Lire est loin d’être anodin. Le livre a été considéré comme une arme pour les idées qu’il transmet. Pourquoi lire est un acte fondamental de liberté ?

« Là où on brûle des livres, on finit aussi par brûler des hommes » cette phrase de Heinrich Heine, est écrite bien avant les grands autodafés hitlériens. En effet elle paraît en 1823 dans Almansor. Au-delà d’illustrer parfaitement ces événements, elle souligne l’importance de la relation entre l’homme et les livres, s’attaquer aux livres, c’est attaquer la liberté, l’essence de l’homme.

Le livre est peut être un des des plus grands facteurs de liberté et cela, les régimes autoritaires l’ont bien compris. Ainsi, à travers l’histoire, ils ont essayé de le contrôler, de l’utiliser : c’est le cas de l’Allemagne nazie. Cette politique a donné lieu à de nombreux autodafés à travers l’ensemble du pays. Jusqu’à dix mille livres (10 mai 1933) ont été brulés… Ces actions visaient à la fois les auteurs pour des raisons raciales ou pour les idées qu’ils développaient. Ainsi, Erich Maria Remarque, qui proposait dans À l’Ouest rien de nouveau, des idées pacifistes, fut déchu de sa nationalité et son ouvrage détruit. Le régime nazi avait aussi mis en place une liste noire contenant les auteurs interdits, tels qu’Hemingway, Kafka, Gide ou Zweig…

Dans le même temps, Hitler tenta d’utiliser le livre en sa faveur, le transformant en outil de propagande. Cette logique fut poussé à l’extrême avec son ouvrage Mein Kampf, qui fut à partir de 1936, le cadeau offert par l’Etat aux mariés. On estime qu’environ un foyer sur deux en Allemagne en possédait un exemplaire.
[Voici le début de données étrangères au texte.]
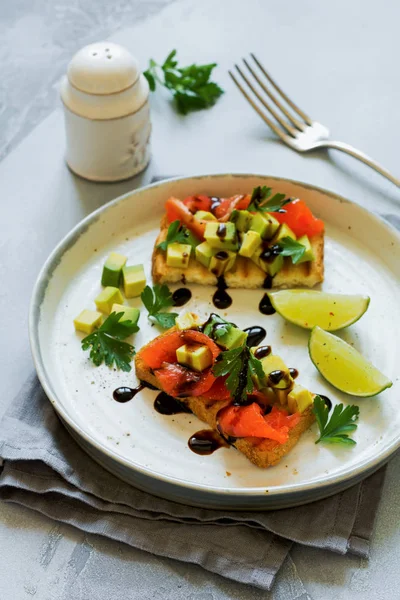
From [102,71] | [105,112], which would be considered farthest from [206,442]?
[102,71]

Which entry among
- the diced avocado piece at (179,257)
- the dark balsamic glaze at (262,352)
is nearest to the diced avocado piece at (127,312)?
the diced avocado piece at (179,257)

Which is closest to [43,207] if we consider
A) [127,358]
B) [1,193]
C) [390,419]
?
[1,193]

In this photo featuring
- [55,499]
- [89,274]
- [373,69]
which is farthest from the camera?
[373,69]

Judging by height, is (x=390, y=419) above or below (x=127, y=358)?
above

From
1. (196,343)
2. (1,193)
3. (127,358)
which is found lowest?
(1,193)

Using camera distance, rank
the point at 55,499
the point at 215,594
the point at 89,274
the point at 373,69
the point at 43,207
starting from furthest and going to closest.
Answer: the point at 373,69 → the point at 43,207 → the point at 89,274 → the point at 55,499 → the point at 215,594

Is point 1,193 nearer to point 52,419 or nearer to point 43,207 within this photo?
point 43,207

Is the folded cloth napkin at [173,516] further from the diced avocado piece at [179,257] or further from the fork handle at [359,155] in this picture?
the fork handle at [359,155]
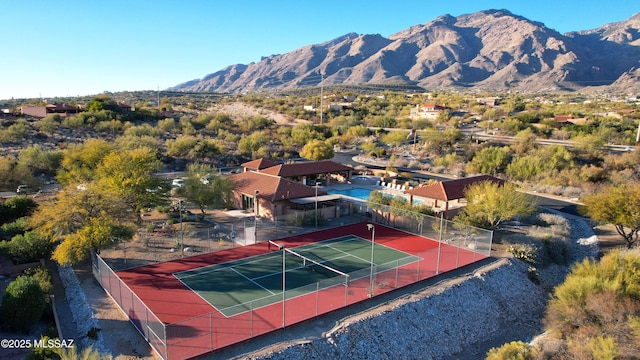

En République populaire de Chine, Mao Zedong fit de même avec son Petit Livre Rouge, qui était obligatoirement étudié que ce soit dans les écoles ou dans les entreprises.

Cette idée de contrôle des livres, Ray Bradbury l’a décrite dans son roman Fahreinheit 451 : il dépeint une dictature dans laquelle les pompiers ont pour rôle de brûler les livres, car le pouvoir considérait qu’ils étaient inintéressants et étaient facteurs d’inégalités sociales. Mais dans ce livre, le pouvoir n’est pas le seul responsable : l’existence d’une culture de masse (télévision, radio…) et d’un système scolaire en perte de vitesse – toute ressemblance avec la réalité serait fortuite -, a progressivement éloigné les gens de la culture. Cependant, ce livre nous rappelle aussi qu’au delà de l’objet matériel, c’est l’éveil que procure un livre qui est le plus important (en témoigne le changement de mentalité de Montag).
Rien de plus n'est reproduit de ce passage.